▶ **Problem description**
Report how many lines in the following entries contain "will". Nothing else should be given.

▶ **Information shown**
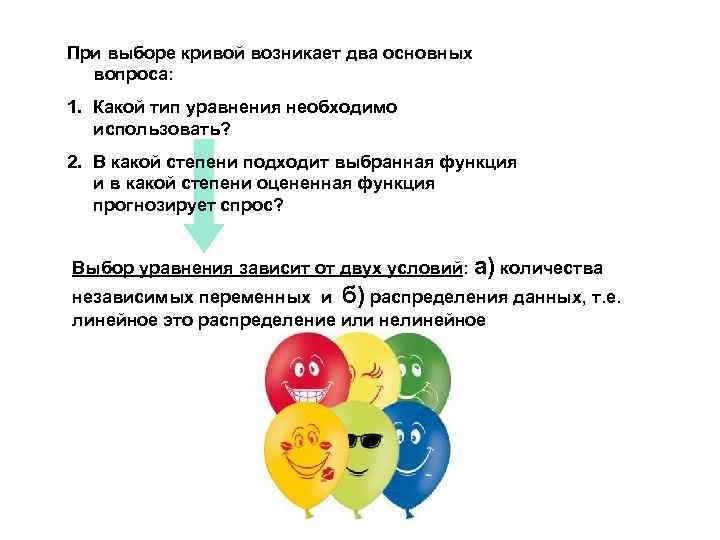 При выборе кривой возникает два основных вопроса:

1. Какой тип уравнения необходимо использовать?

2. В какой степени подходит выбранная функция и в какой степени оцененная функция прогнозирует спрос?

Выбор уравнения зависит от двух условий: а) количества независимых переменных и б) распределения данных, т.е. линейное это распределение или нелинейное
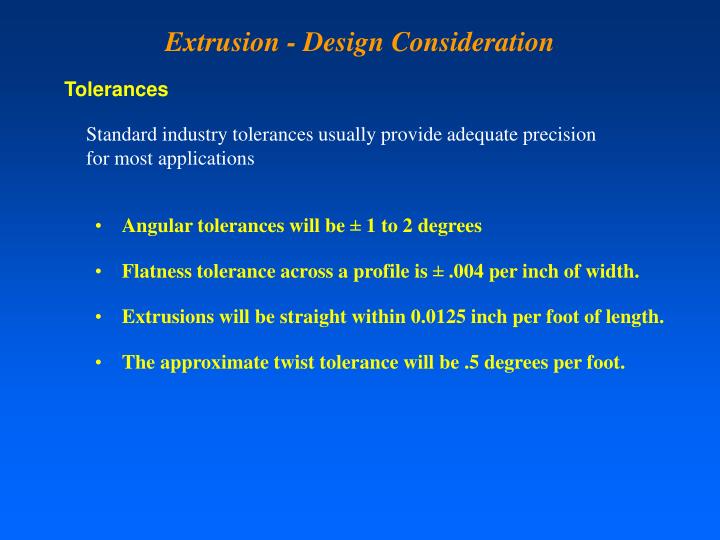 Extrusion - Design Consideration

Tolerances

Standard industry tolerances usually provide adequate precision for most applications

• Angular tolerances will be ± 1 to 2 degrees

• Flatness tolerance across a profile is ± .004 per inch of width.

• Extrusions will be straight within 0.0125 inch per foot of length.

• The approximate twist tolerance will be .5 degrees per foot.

...

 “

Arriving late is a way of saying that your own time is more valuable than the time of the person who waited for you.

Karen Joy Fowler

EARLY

▶ **Exercise solution**
3